Millicent represents a completely new way to buy and sell content in very small amounts over the Internet. The new system makes it possible for online publishers to sell newspapers by the article, cartoons by the strip or music by the song. Software providers can use Millicent to sell Java applets and host-based applications on a per-use basis. Pictured is Millicent business development manager Stan Hayami.

June:
With more than one million Microsoft Exchange seats under contract, DIGITAL becomes the world's leading provider of mail and messaging solutions to large global accounts.
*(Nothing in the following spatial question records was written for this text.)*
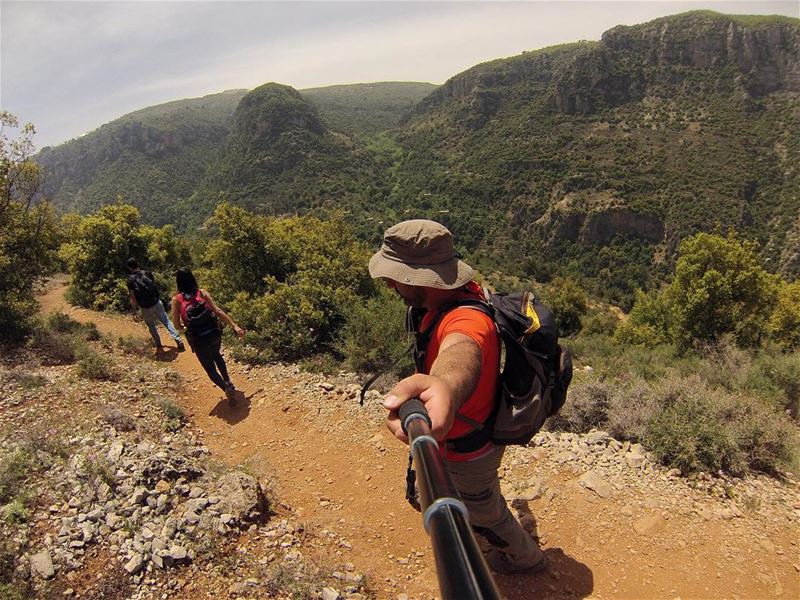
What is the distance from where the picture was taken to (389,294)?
28.7 feet

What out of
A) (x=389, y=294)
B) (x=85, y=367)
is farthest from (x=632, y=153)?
(x=85, y=367)

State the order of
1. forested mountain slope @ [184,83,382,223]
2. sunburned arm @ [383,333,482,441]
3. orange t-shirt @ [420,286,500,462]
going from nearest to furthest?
1. sunburned arm @ [383,333,482,441]
2. orange t-shirt @ [420,286,500,462]
3. forested mountain slope @ [184,83,382,223]

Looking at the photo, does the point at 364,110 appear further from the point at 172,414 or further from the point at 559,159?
the point at 172,414

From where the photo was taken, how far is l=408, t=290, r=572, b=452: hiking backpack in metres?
2.11

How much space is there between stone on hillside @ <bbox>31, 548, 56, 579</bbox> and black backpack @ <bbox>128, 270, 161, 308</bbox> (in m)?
5.53

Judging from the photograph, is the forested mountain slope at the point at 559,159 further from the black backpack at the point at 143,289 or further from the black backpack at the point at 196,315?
the black backpack at the point at 196,315

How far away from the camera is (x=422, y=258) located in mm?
2174

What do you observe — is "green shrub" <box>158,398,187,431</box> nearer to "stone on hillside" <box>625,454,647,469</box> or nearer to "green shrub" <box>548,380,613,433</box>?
"green shrub" <box>548,380,613,433</box>

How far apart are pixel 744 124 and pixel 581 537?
94.4 meters

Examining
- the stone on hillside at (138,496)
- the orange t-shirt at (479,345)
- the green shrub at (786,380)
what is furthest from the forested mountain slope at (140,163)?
the orange t-shirt at (479,345)

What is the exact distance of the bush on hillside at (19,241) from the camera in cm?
738

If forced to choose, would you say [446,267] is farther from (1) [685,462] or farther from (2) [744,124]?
(2) [744,124]

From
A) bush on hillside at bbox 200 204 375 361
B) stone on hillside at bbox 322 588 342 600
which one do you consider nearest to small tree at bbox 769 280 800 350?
bush on hillside at bbox 200 204 375 361

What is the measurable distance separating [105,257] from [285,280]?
19.0 ft
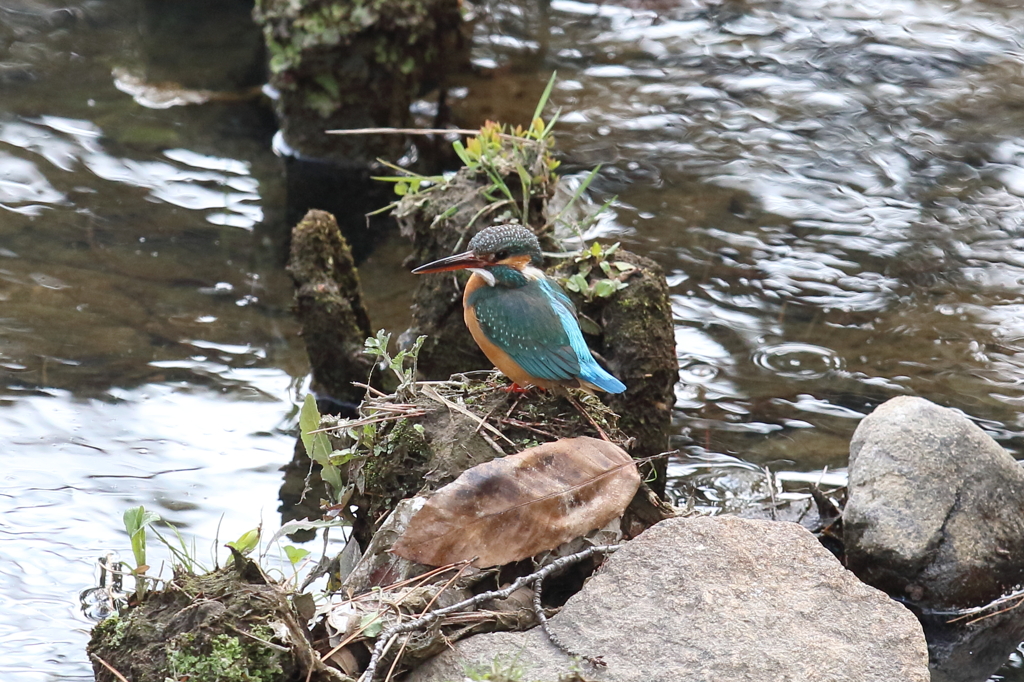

Key advantages offered by DIGITAL in migrating companies to Exchange include DIGITAL AlphaServer systems with the industry's highest throughput, availability, and reliability for mail and messaging, and a services division with more than 1,700 specialists trained to deploy Exchange in enterprise environments.

July:
DIGITAL's Mars Landing website provides the world's first live streaming webcast to over 1,000,000 viewers.

July:
In what the New York Times heralded as a "defining moment in Multimedia Internet history," DIGITAL delivered audio and video coverage of the Mars Pathfinder mission. The live webcast, using video streaming technology, constituted the first large-scale introduction of video without plug-ins and all in Java.